Pony Park berdiri di atas lahan seluas lebih dari 1,5 hektare dengan fasilitas pendukung berupa restoran, pendopo, hingga food court yang melibatkan pelaku UMKM Klaten. Ke depan, pengelola juga berencana menambah koleksi satwa, menghadirkan wahana horse riding, serta menyiapkan berbagai paket wisata.
Untuk menikmati Pony Park, pengunjung dikenakan tarif Rp35.000. Beberapa wahana memiliki biaya tambahan, seperti kereta mini Rp15.000, menunggang kuda poni Rp25.000, memberi makan satwa mulai Rp10.000, hingga interaksi dengan kapibara yang dibanderol hingga Rp35.000. Sementara jam operasional berlangsung pukul 09.00–17.00 WIB pada hari kerja dan 08.00–17.30 WIB saat akhir pekan.

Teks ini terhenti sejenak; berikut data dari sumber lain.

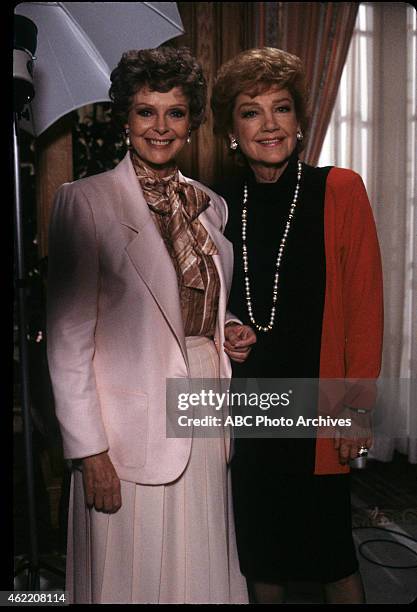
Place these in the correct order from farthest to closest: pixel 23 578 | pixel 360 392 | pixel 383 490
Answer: pixel 383 490 → pixel 23 578 → pixel 360 392

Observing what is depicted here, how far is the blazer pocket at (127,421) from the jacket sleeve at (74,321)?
0.16 ft

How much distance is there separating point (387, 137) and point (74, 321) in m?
1.92

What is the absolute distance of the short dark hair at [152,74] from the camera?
3.80ft

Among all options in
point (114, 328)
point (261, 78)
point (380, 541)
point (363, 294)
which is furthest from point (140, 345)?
point (380, 541)

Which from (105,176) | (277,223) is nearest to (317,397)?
(277,223)

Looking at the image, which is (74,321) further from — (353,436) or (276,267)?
(353,436)

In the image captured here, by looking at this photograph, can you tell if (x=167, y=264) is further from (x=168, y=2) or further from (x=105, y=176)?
(x=168, y=2)

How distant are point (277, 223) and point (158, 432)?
1.91ft

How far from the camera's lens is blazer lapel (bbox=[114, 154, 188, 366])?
3.77 ft

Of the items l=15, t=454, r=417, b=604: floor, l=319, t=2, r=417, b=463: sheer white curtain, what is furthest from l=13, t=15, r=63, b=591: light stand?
l=319, t=2, r=417, b=463: sheer white curtain

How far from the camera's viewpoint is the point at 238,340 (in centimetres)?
127

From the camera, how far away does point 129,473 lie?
1.19 metres

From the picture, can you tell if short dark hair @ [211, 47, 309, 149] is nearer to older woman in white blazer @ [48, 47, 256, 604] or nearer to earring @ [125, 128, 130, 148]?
older woman in white blazer @ [48, 47, 256, 604]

Dipta memastikan seluruh satwa mendapatkan pemeriksaan kesehatan secara rutin oleh dokter hewan dan telah memiliki izin peraga sesuai ketentuan. "Kami rutin melakukan pengecekan kesehatan bersama dokter hewan dan terus berkoordinasi dengan BKSDA. Semua satwa memiliki izin yang diperlukan," jelasnya.